Set problem:
Format the records below as a numbered list, one line per item, with blank lines dropped and the picture reference left out.

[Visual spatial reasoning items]

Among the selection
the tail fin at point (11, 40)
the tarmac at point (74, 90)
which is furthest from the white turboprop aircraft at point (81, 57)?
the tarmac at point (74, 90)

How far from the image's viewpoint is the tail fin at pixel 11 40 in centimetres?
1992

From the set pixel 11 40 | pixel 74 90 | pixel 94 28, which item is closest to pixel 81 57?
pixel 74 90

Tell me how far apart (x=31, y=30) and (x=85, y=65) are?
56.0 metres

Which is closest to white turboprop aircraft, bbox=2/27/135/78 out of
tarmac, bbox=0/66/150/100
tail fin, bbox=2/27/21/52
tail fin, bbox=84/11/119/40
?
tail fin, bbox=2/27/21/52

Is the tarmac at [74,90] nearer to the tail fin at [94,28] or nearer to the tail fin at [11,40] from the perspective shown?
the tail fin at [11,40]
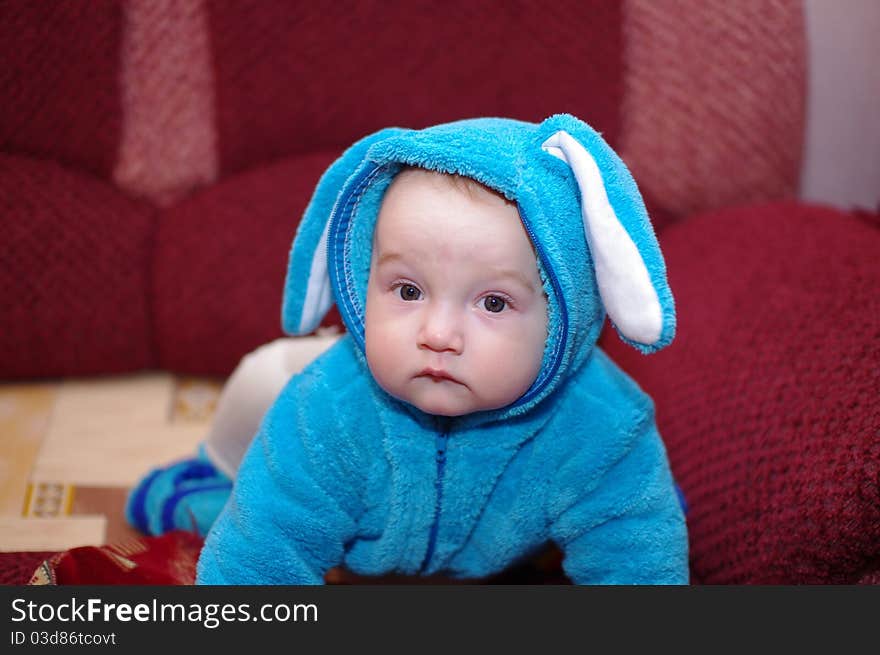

Response to this exercise:
1. Among the selection
2. the tail fin at point (11, 40)
3. the tarmac at point (74, 90)
4. which is furthest from the white turboprop aircraft at point (81, 57)?
5. the tarmac at point (74, 90)
6. How far from the image's viewpoint is the tail fin at pixel 11 40 in centimetres?
7. 1992
8. From the set pixel 11 40 | pixel 74 90 | pixel 94 28, which item is closest to pixel 81 57?
9. pixel 74 90
10. Tell me how far apart (x=31, y=30) and (x=85, y=65) are?
11. 56.0 metres
12. Which is closest to white turboprop aircraft, bbox=2/27/135/78 out of
13. tarmac, bbox=0/66/150/100
14. tail fin, bbox=2/27/21/52
15. tail fin, bbox=84/11/119/40
16. ?
17. tail fin, bbox=2/27/21/52
18. Is the tarmac at [74,90] nearer to the tail fin at [94,28] or nearer to the tail fin at [11,40] from the perspective shown?
19. the tail fin at [11,40]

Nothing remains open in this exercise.